It was obviously just a matter of time before there would be an Aster appliance from Teradata and some tuned bidirectional Teradata-Aster connectivity. These have now been announced. I didn’t notice anything particularly surprising in the details of either. About the biggest excitement is that Aster is traditionally a Red Hat shop, but for the purposes of appliance delivery has now embraced SUSE Linux.
Along with the announcements comes updated positioning such as:
- Better SQL than the MapReduce alternatives have.
- Better MapReduce than the SQL alternatives have.
- Easy(ier) way to do complex analytics on multi-structured data. (Aster has embraced that term.)
and of course
- Now also with Teradata’s beautifully engineered hardware and system management software!
As might also be expected, the announcements are accompanied by pictures along the lines of “There are your various data sources; there’s Teradata; there’s Aster; there’s Hadoop; look at all the nice arrows connecting them!”
Teradata Aster further decided it was time for a 5.0 DBMS release. Highlights include:
- Aster’s SQL-MapReduce has more flexible inputs. Specifically, if you view SQL/ MapReduce as steroid-enhanced table functions, those functions can now each have multiple tables as input. Aster is rightly positioning this as the key feature of the Aster 5.0 release.
- Workload management now explicitly manages not only CPU and I/O, but also RAM. That surely makes it safer to use algorithms which aggressively create temporary data structures. And the allocation is dynamic, in that it can be throttled back if workloads require.
- There’s more SQL functionality — I think this is minor, as Aster seems to have had pretty good SQL coverage already.
- Performance has been improved; i.e., Bottleneck Whack-A-Mole has progressed in multiple ways. One improvement Aster thinks is cutting-edge is a hybrid kind of join that tries to be a hash, then reverts to a merge if it has to spill out of memory. (E.g., if the available RAM is throttled back.)
Also, Aster is always expanding its library of prebuilt analytic functions/packages — often in connection with specific customer engagements — and took this opportunity to mention numerous recent or near-future additions to the list.

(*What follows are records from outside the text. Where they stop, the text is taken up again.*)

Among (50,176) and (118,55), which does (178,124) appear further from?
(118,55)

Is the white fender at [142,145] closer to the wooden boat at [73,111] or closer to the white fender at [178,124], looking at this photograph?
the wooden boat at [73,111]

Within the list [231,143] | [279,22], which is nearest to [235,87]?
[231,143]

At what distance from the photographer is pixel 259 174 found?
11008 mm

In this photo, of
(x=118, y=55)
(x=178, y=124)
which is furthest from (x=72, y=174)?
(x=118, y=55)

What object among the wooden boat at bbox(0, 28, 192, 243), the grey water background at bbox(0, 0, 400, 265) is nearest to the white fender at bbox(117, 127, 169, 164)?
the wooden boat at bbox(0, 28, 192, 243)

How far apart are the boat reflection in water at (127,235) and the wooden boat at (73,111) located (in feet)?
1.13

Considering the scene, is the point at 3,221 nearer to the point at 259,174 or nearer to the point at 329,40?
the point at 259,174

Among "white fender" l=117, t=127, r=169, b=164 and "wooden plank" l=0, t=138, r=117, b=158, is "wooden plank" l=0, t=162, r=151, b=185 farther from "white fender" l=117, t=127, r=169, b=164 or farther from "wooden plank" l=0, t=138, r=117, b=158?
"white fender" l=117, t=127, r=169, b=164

Part of Aster’s motivation in making multiple input tables available to its parallel analytic functions seems to be to allow the use of intermediate result sets alongside raw data. In some ways, this seems to be an alternative to the MPI-based approach favored by SAS, and highlights limitations of the vanilla MapReduce paradigm. The specific examples given were k-means clustering and — which I’d never heard of before — SAX pattern matching.
For an example of two true data tables being used as inputs, Aster offered a case of advertising attribution, with the data being about impressions and also conversions. Frankly, I suspect a “join them all and let MapReduce sort them out” strategy would also work for that application; if you join on something like Customer_ID, just how big would the result set really be? Even so, we can imagine other cases in which messy boundaries for graphs or time series makes that strategy unappealing, and — you read it here first! — Aster’s target use cases are focused on time series and graphs.
And finally: Whenever I ask the Aster folks “So, how big are Aster databases that are actually in production?”, they try to convince me that this is the wrong thing to ask. But — without actually answering the question — they did say:
- The new Teradata Aster appliance has been tested to a couple hundred terabytes.
- They are very confident about scaling Aster to a few hundred terabytes.
- They don’t have much in the way of proof in the 1 petabyte range.